## SUPPLIED TEXT
_ _ _ _

Now, it’s only fair to point out that as far as getting the treatment she needs, a wealthy woman like Lohan has vastly more access to care and more opportunity to improve her health than 99 percent of those in this country who also face addiction. She can afford any kind of rehab or treatment or therapy she might require.
But aside from that, the much-maligned Couric hits it on the nose here, and no, haters, it’s not an inappropriate segment to put on the evening news. We can’t pretend that the country doesn’t talk about this stuff, or that we — yeah, most of us, including those of you who clicked on this item — bear some responsibility for participating in a celebrity marketplace that rewards young women for titillating and entertaining and amusing us with their badly behaved antics and then tosses them aside when the costs of those antics begin to mount and they become sick or addled or bloated or unattractively emaciated or pregnant or incoherent or just plain older.
The meltdowns that have been taking place over the past year to Paris Hilton, Britney Spears, and Lohan have proved to be spectacularly engrossing and embarrassing for everyone involved, including those of us who have read (or written) about them. But when we’re done batting these women around like mice who’ve become too exhausted and weak to hold our feline attention any longer, they will be left with nothing but bad chemical dependencies and a yawning, insatiable need to recapture our imagination, since we’ve taught them that it’s our interest that gives them value. And that’s if they’re lucky.
It’s easy to wistfully romanticize the demise of talented and beautiful women like Marilyn Monroe and Judy Garland, who we now understand got so sick because of the pressures they faced to be what their audiences wanted: pretty and energetic and sexy and available to everyone. But we lack that perspective on the objects of our contemporary obsessions, whom we likewise pressure to perform for us, by dancing on tables or leading torrid public love lives we can follow like weekly serials, until they finally wear out and collapse, sometimes taking other people with them.
So have a good weekend, Broadsheeters. And please consume both alcohol and celebrity media responsibly.

_ _ _ _

## SOURCE DATA
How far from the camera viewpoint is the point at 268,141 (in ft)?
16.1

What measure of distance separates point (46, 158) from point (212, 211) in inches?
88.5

_ _ _ _

## ACTIVITY LIST
(A) In the commentary on celebrity meltdowns, why will the women be left with "a yawning, insatiable need to recapture our imagination"? Answer in one to three sentences.
(B) Which two women from the past does the commentary on celebrity meltdowns say it is easy to romanticize?
(C) Write out the commentary on celebrity meltdowns from "Now, it’s only" to "she might require." without any changes.

## SOLUTIONS BELOW
(A) They will be left with that need because the public has taught them that its interest is what gives them value. Once the public loses interest, they are left with only their chemical dependencies and that need for attention.

(B) Marilyn Monroe and Judy Garland.

(C)
Now, it’s only fair to point out that as far as getting the treatment she needs, a wealthy woman like Lohan has vastly more access to care and more opportunity to improve her health than 99 percent of those in this country who also face addiction. She can afford any kind of rehab or treatment or therapy she might require.